As the Government announces new permitted development rights allowing mobile phone masts, Rebecca Eatwell, Deputy Managing Director at communications consultancy PPS Group looks at the issue of risk communications in the shale gas sector.

Mobile phones are such an integral part of everyday life that it’s hard to believe that only a few short years ago mobile phone operators looking to secure planning permission for new masts faced community protests. In fact, far from opposing new mobile phone masts they are now actively requested by local residents in areas of poor signal.

In PPS’ early days in the 1990s, we worked on a number of planning applications for new mobile phone masts and faced community protests more common these days for large scale energy projects.

Now mobile phones are an integral part of a campaigner’s arsenal, being used to organise and document protests on a real time basis. Social media has transformed the way that campaigners communicate with their audiences and this wouldn’t be possible without the mobile phone. Live tweeting from protests is a commonplace tactic used to put continued pressure on decision makers from the moment they start.

So, how did we get from local communities vehemently opposing new mobile phone masts to actively requesting them? The issues at the time were not dissimilar to those facing the shale gas industry. Concerns around potential health impacts ensured local debates were highly emotive and garnered significant media and political interest. Now, the evidence hasn’t significantly changed since the 1990s, yet attitudes have fundamentally so.

Time, as they say is a great healer, and in this case is also a great reassurance. First-hand experience of communities living next to mobile phone masts without any widespread impacts on their health has helped to normalise them. But more fundamentally it’s about the benefits outweighing the perceived risks. Most of us couldn’t function without our mobile phones – evidence suggests that we look at our phones over 110 times a day. Our need for instant communication and the convenience mobile phones offer and has overshadowed any potential risks to the point that potential health impacts are rarely mentioned these days. And even when they are this hasn’t had any measurable impact on mobile phone usage. In 2014 a study appearing in the British journal Occupational and Environmental Medicine led to media headlines suggesting that heavy mobile phone use is ‘likely’ to cause cancer. Yet mobile phone usage in the UK has skyrocketed since the 1980s with 93% of us now owning a mobile phone.

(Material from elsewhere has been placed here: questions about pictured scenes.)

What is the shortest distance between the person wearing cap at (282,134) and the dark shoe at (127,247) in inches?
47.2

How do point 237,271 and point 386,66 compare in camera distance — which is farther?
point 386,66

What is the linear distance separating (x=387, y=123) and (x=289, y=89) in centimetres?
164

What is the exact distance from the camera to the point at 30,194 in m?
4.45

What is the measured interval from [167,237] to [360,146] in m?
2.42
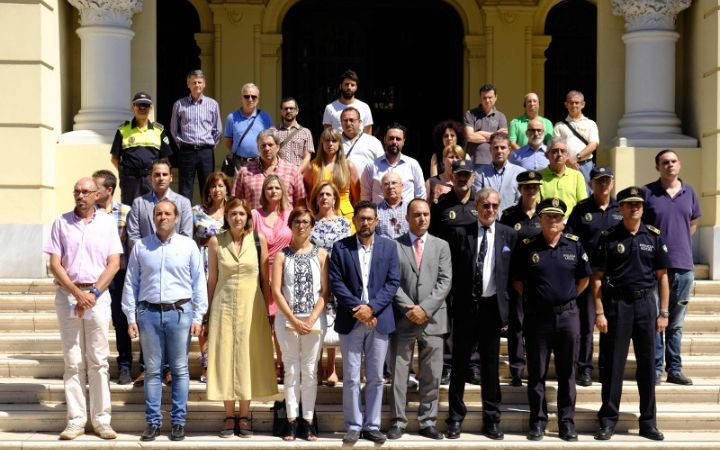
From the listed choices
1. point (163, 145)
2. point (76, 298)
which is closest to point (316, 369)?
point (76, 298)

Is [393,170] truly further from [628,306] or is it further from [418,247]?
[628,306]

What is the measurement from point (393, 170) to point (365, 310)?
6.69ft

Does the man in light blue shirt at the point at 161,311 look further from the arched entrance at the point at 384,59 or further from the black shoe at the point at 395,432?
the arched entrance at the point at 384,59

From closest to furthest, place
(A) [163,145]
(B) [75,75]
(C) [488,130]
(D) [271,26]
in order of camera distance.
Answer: (A) [163,145] < (C) [488,130] < (B) [75,75] < (D) [271,26]

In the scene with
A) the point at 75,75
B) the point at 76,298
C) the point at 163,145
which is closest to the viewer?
the point at 76,298

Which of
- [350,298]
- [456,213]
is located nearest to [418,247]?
[456,213]

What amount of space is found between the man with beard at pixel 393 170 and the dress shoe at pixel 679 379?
2871 millimetres

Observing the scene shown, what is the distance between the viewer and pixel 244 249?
9.88 meters

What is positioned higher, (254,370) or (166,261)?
(166,261)

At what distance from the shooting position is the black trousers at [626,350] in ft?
32.4

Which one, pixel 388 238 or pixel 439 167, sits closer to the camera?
pixel 388 238

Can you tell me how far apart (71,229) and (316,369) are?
7.67 feet

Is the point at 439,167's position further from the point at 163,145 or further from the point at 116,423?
the point at 116,423

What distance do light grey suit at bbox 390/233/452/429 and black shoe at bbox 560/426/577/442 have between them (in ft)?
3.49
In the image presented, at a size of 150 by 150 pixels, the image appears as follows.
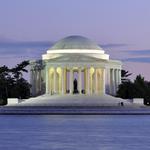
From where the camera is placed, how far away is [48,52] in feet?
491

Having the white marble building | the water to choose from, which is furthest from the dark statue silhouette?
the water

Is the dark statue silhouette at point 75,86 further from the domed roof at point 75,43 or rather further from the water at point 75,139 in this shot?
the water at point 75,139

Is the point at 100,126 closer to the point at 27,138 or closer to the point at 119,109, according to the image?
the point at 27,138

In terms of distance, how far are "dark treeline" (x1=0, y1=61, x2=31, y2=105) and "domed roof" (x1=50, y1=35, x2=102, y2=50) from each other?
967 cm

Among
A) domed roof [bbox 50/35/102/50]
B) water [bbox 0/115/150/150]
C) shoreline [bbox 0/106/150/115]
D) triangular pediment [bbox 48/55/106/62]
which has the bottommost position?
A: water [bbox 0/115/150/150]

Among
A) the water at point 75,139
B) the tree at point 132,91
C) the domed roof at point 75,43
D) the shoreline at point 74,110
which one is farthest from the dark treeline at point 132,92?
the water at point 75,139

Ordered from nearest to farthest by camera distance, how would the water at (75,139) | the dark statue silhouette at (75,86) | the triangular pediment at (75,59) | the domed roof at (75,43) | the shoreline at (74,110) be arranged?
1. the water at (75,139)
2. the shoreline at (74,110)
3. the triangular pediment at (75,59)
4. the dark statue silhouette at (75,86)
5. the domed roof at (75,43)

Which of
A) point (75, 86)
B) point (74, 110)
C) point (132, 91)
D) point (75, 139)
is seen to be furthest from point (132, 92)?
point (75, 139)

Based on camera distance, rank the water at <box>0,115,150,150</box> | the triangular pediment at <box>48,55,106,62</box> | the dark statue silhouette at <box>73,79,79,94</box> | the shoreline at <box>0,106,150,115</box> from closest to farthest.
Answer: the water at <box>0,115,150,150</box>
the shoreline at <box>0,106,150,115</box>
the triangular pediment at <box>48,55,106,62</box>
the dark statue silhouette at <box>73,79,79,94</box>

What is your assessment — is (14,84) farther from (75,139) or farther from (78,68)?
(75,139)

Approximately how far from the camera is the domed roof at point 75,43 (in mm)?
145875

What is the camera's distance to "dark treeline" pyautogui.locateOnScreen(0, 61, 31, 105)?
494 ft

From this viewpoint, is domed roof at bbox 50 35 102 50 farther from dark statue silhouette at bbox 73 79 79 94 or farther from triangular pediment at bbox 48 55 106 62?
dark statue silhouette at bbox 73 79 79 94

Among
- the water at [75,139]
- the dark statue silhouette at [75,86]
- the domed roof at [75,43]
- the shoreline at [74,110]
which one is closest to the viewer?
the water at [75,139]
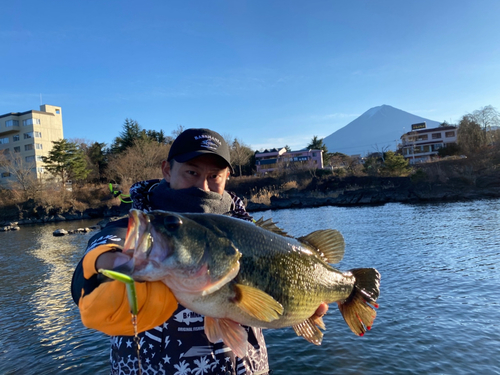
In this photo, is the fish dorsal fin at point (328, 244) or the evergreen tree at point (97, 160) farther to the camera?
the evergreen tree at point (97, 160)

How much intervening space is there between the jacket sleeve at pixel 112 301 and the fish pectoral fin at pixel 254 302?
40cm

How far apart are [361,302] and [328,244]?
1.91 ft

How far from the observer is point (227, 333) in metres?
2.22

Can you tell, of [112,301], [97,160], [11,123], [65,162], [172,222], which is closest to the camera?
[112,301]

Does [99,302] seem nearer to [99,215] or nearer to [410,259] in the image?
[410,259]

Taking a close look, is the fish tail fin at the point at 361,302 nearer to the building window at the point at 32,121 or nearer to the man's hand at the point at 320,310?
the man's hand at the point at 320,310

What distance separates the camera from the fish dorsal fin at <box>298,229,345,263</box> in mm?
3049

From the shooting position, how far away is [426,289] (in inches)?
432

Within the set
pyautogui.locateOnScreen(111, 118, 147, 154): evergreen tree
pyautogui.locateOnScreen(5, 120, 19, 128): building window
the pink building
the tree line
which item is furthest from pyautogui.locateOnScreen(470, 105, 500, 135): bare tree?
pyautogui.locateOnScreen(5, 120, 19, 128): building window

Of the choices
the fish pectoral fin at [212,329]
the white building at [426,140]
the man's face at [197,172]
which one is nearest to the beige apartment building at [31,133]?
the man's face at [197,172]

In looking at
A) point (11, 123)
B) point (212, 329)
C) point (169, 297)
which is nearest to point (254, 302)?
point (212, 329)

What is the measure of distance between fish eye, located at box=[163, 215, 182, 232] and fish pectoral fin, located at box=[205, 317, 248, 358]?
0.67 metres

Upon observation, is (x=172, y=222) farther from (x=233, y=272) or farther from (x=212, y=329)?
(x=212, y=329)

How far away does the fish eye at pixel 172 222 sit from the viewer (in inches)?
77.1
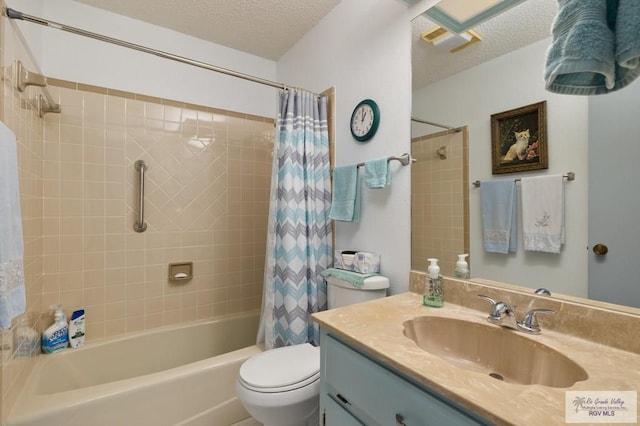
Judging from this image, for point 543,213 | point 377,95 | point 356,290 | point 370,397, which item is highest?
point 377,95

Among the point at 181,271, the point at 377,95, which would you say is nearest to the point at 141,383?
the point at 181,271

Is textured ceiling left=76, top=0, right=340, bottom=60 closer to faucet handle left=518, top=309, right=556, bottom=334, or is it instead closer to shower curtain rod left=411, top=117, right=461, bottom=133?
shower curtain rod left=411, top=117, right=461, bottom=133

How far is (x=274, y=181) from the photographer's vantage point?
1.72 meters

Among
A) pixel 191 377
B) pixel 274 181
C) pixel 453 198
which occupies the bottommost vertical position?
pixel 191 377

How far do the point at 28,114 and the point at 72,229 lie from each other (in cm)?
68

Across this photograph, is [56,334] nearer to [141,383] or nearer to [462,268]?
[141,383]

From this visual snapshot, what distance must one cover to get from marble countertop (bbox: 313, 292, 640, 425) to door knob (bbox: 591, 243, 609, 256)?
201mm

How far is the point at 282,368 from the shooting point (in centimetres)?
123

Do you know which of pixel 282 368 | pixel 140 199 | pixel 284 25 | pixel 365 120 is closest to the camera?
pixel 282 368

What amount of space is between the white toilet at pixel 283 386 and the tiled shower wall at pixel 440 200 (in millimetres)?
316

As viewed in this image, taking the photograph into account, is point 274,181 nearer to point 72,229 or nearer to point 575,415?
point 72,229

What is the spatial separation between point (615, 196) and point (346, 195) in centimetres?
107

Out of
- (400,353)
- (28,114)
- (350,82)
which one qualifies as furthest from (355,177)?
(28,114)

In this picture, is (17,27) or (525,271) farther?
(17,27)
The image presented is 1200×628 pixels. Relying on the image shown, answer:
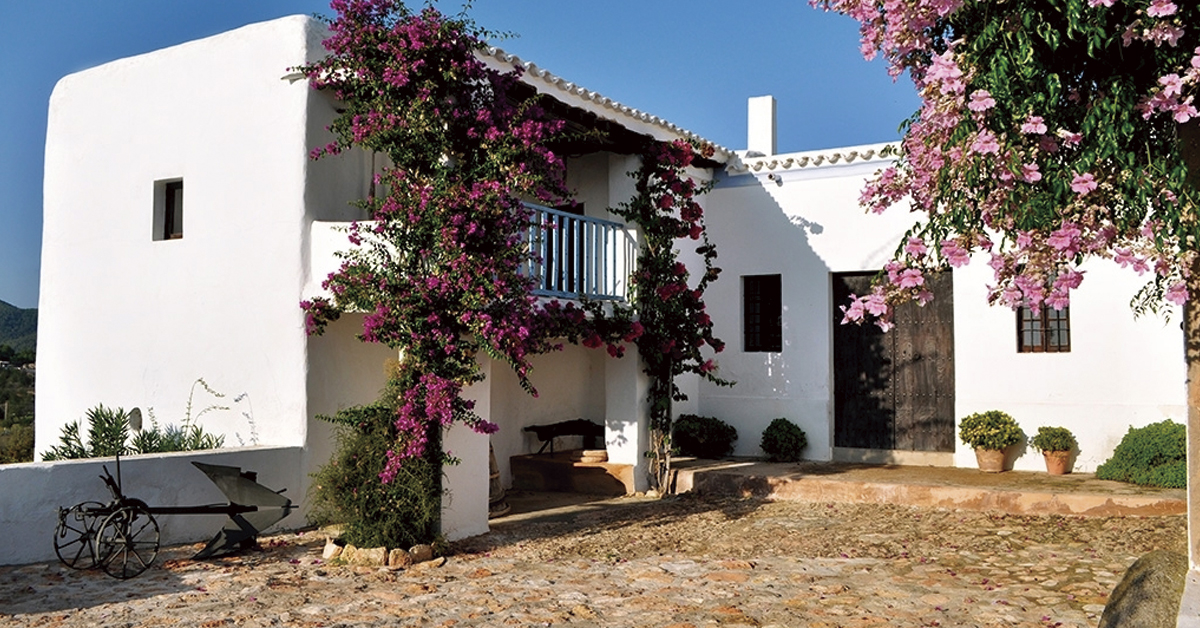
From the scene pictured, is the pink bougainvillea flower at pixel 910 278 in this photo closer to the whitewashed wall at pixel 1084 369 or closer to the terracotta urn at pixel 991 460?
the whitewashed wall at pixel 1084 369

Are we likely to see a similar shift in the shale gas sector? Could we see a future scenario where local communities are calling for shale gas sites in their authority because they want the economic benefits? That remains to be seen, yet what is likely is that the debate around risks and benefits will become much easier when we have an operational well pad with a track record of safe operation which local communities can visit and we can see those economic benefits in action.